● **TO BE DONE**
List each line in the items below that contains the word "parked", treating uppercase and lowercase as different.

● **THE DATA**
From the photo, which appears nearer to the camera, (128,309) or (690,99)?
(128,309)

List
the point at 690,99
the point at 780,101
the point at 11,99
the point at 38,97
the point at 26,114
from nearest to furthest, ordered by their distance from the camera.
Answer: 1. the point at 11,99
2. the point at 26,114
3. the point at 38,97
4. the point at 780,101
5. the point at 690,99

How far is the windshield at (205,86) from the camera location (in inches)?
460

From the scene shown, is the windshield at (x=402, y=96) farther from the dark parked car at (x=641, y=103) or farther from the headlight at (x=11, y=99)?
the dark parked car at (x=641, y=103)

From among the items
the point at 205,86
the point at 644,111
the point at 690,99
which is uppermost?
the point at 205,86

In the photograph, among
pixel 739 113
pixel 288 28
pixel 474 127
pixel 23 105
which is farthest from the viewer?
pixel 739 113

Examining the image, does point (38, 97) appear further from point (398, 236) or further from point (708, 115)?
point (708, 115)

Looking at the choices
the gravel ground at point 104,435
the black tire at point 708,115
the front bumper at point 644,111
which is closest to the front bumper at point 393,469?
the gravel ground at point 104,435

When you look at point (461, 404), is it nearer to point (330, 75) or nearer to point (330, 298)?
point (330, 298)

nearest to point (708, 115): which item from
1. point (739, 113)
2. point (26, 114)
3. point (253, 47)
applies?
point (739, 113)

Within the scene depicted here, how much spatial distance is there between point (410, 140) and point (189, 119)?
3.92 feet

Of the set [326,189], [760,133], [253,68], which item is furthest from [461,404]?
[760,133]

==

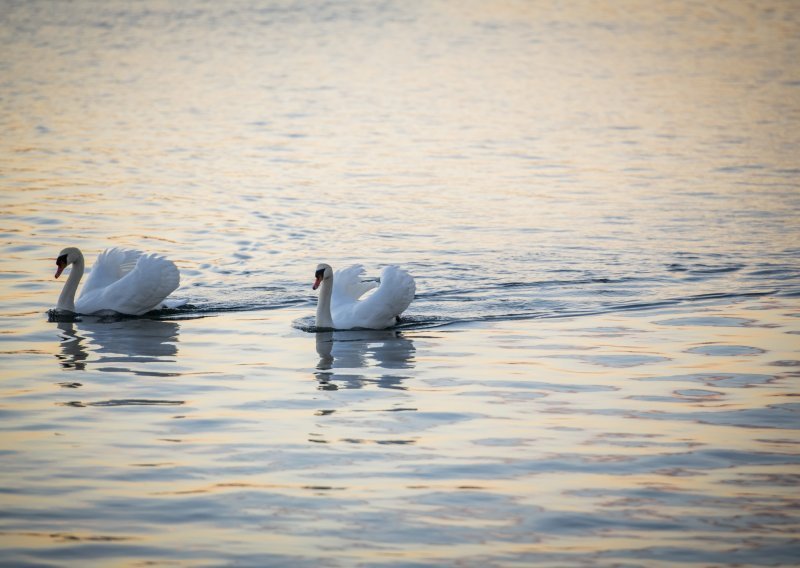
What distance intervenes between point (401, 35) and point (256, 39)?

● **OUTPUT**
From the scene shown, is the windshield at (x=402, y=96) farther from the dark parked car at (x=641, y=103) or farther from the headlight at (x=11, y=99)?
the dark parked car at (x=641, y=103)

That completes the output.